Streaming DVC imports
https://github.com/iterative/dvc/pull/10164 will introduce datasets as a new type of dependency that aren't based on the local filesystem. This same mechanism can be used to stream data from other DVC repos. Unlike dvc import, no local copy of the data is needed. Users can specify a revision, freeze it, make it a stage dependency, and stream it into their code using the DVC API.
@dberenbaum
and stream it into their code using the DVC API
could you clarify this please? what DVC API is going to be used?
That's still being worked out in https://github.com/iterative/dvc/pull/10164, but you can see there examples of how a dvc.api.dataset may work for DVCX at least. For streaming DVC imports, it could either return info like repo url, revision hash, etc. to pass to another API like DVCFilesystem, or it could be a wrapper around DVCFileSystem.
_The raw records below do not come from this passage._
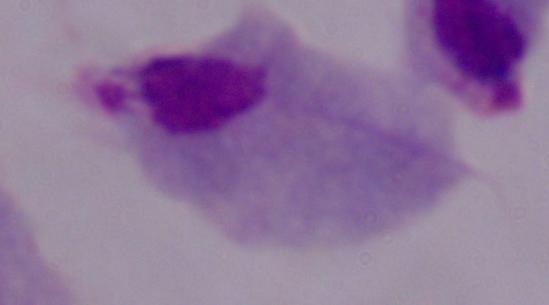

magnification = 1000x
identification = trichomonad
modality = micrographClassify this cell by malaria status.
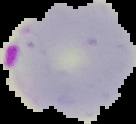
It is parasitized.

image size = 136×124 pixels
image type = segmented cell region with the area outside set to black
preparation = thin blood smear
Got it. I wonder if this is needed (vs people using their own tools to access data the way they want) - should we just have a way to pass some information about the dependency to the user code? (it was asked btw in some other contexts I think).
should we just have a way to pass some information about the dependency to the user code?
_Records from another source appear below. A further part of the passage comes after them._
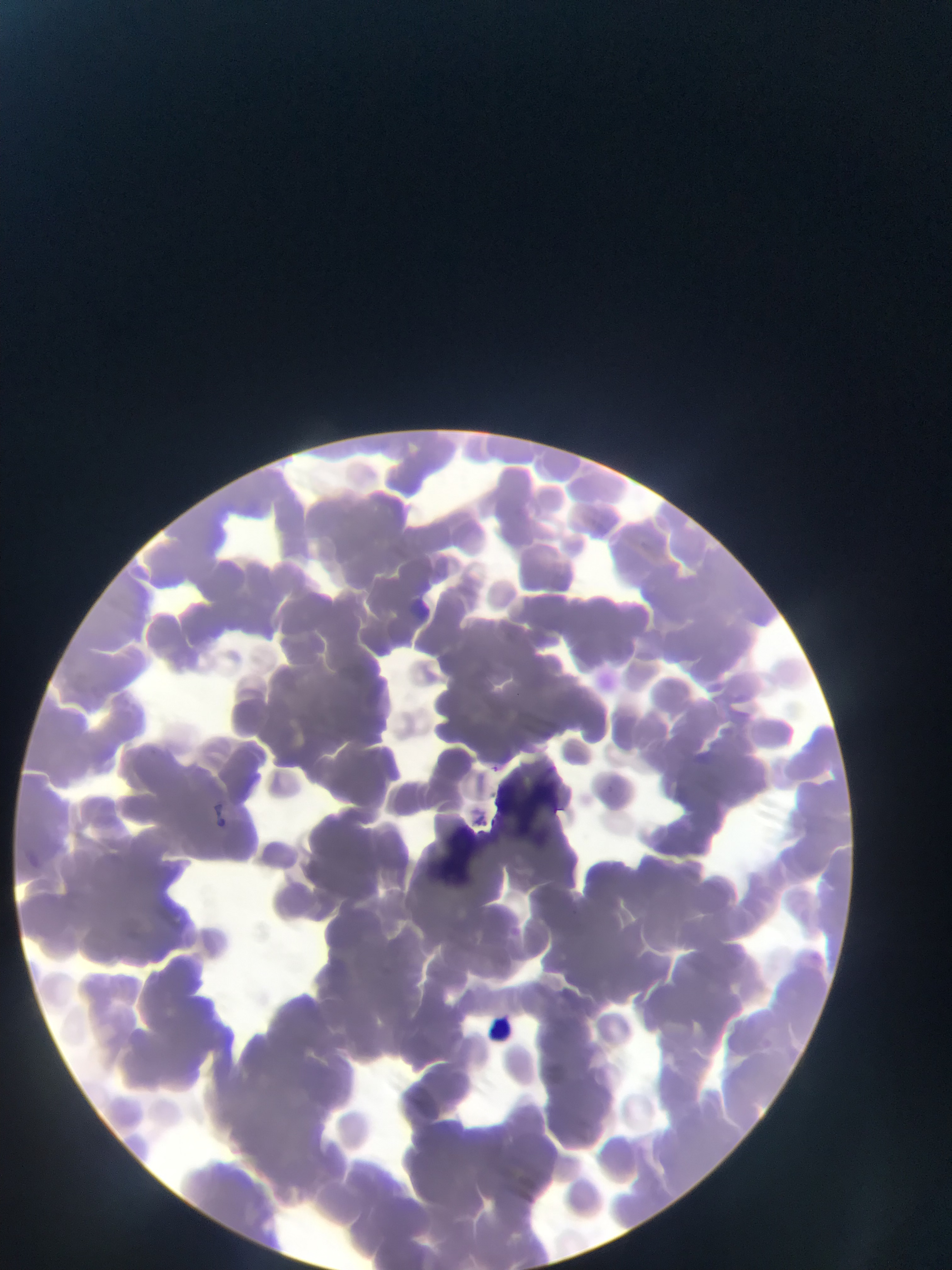

Approximate bounding boxes as [left, top, right, bottom] in pixels.
Summary:
  - Plasmodium parasite locations: [485, 762, 503, 778]
  - Leukocyte locations: [473, 1004, 546, 1070]
  - Artifact (stain precipitate or debris) locations: [506, 759, 569, 844], [451, 800, 489, 870]
  - Image size: 952×1270 pixels
  - Preparation: thin blood smear
  - Country: Ghana
  - Field of view: single
  - Capture: mobile-phone photograph through a microscopeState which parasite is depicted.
Sorry, I don't think I follow how that differs from the example in #10164 where dvc.api.dataset returns the dataset name and version?
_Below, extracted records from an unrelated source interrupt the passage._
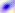
Toxoplasma gondii.

Photomicrograph. Captured at 400x magnification.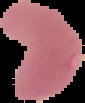

image type = cell region segmented out of the field of view; surrounding area masked to black
preparation = thin blood smear
result = malaria parasites detected
image size = 85×103 pixelsIdentify the parasite.
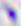

Toxoplasma gondii.

Captured at 400x magnification. Micrograph.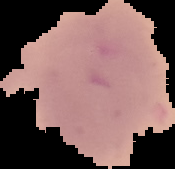
Image is 175×169 pixels. Cell region segmented out of the field of view; the surrounding area is masked to black. Result: negative for malaria parasites. From a thin blood film.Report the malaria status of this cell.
Actually, I thought there was only a DVCX example in #10164, but there's also one for streaming DVC imports that looks like this:
from dvc.api.dataset import DVCDataset, get
from dvc.fs.dvc import DVCFileSystem
resolved = get(DVCDataset, "stackoverflow")
fs = DVCFileSystem(url=resolved.url, rev=resolved.rev)
with fs.open(resolved.path) as f:
process_posts(f.readlines())
okay, I see. I got confused by For streaming DVC imports, it could either return info like repo url, revision hash, etc. to pass to another API like DVCFilesystem, or it could be a wrapper around DVCFileSystem. - but I see that this just an example for the DVC-specific deps.
Good then and makes sense. The only potential thing to look into if can be generalized with an API that provides info about the pipeline / deps in general.
The only potential thing to look into if can be generalized with an API that provides info about the pipeline / deps in general.
Good point. Related to https://github.com/iterative/dvc/issues/10179. Maybe we can combine these APIs. cc @skshetry
@skshetry Forgot that we already have this issues and #10231. Added both to the project board. Would be great to also get your thoughts on the API and whether it makes sense to combine with #10179.